## [Source information]
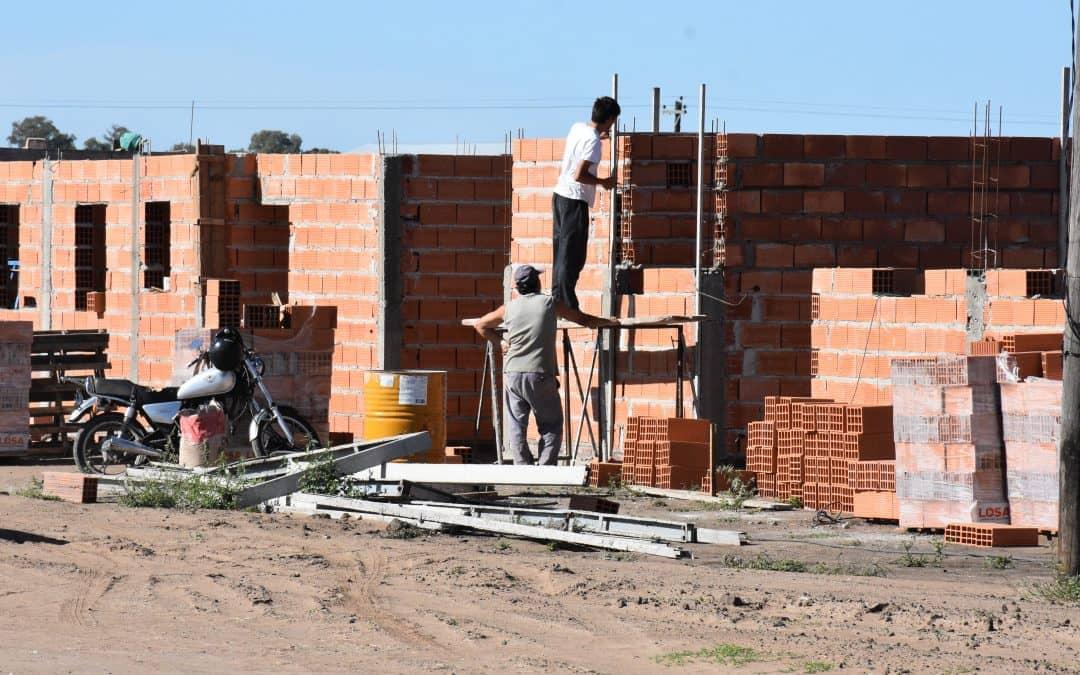 AVANCES EN LA CONSTRUCCION DE VIVIENDAS DE DIFERENTES PLANES EN LA AMPLIACIÓN URBANA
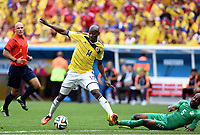v.l. Victor Ibarbo (Kolumbien), Didier Zokora<br /> Fussball, FIFA WM 2014 Vorrunde, <br /> Colombia - Elfenbenskysten<br /> Norway only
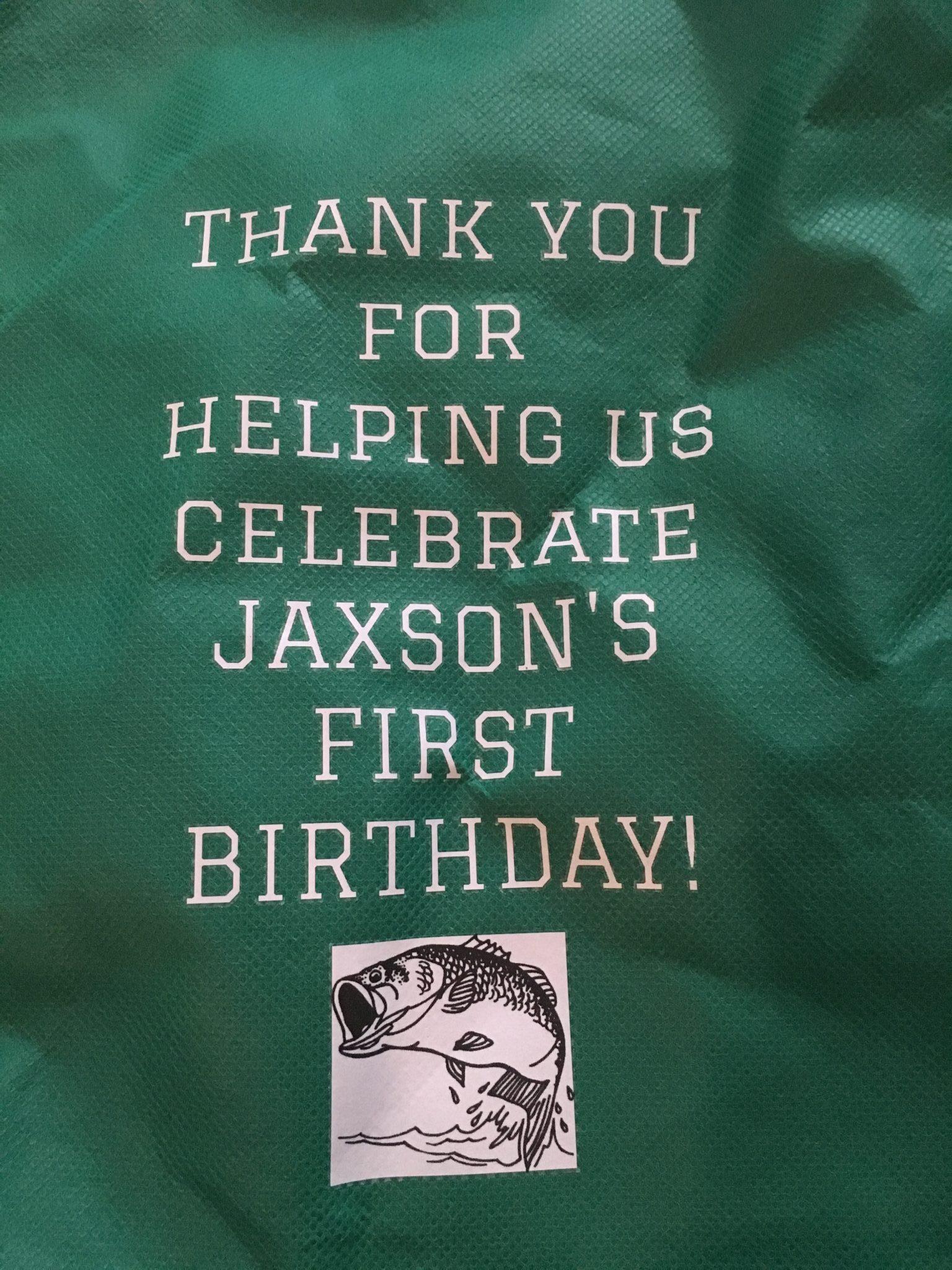 """The Big One"" Fishing Themed Birthday party Decor + Ideas! [plus free printable birthday checklist!] | slayathomemother.com |"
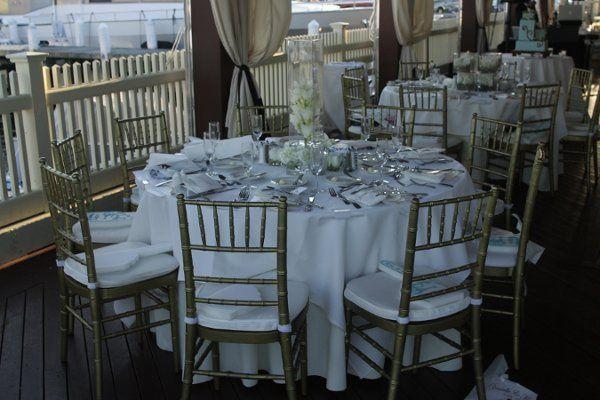 Tall arrangement, gold chivari chairs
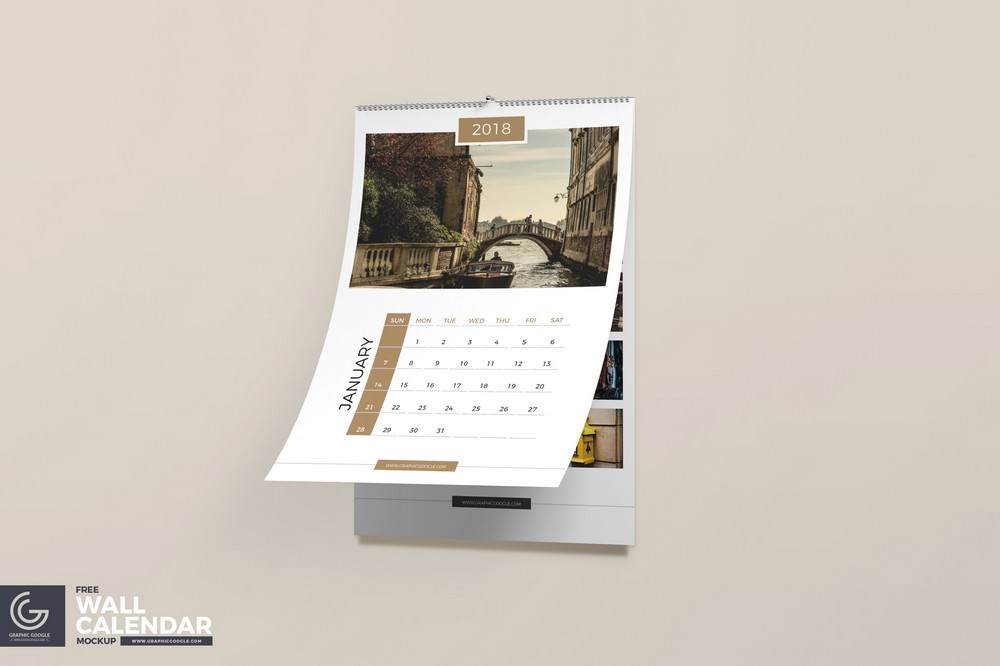 Realistic Wall Calendar Mockup (PSD)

## [Work request]
Apart from the pictures, repeat every entry exactly.

## [Output]
 AVANCES EN LA CONSTRUCCION DE VIVIENDAS DE DIFERENTES PLANES EN LA AMPLIACIÓN URBANA
v.l. Victor Ibarbo (Kolumbien), Didier Zokora<br /> Fussball, FIFA WM 2014 Vorrunde, <br /> Colombia - Elfenbenskysten<br /> Norway only
 """The Big One"" Fishing Themed Birthday party Decor + Ideas! [plus free printable birthday checklist!] | slayathomemother.com |"
 Tall arrangement, gold chivari chairs
 Realistic Wall Calendar Mockup (PSD)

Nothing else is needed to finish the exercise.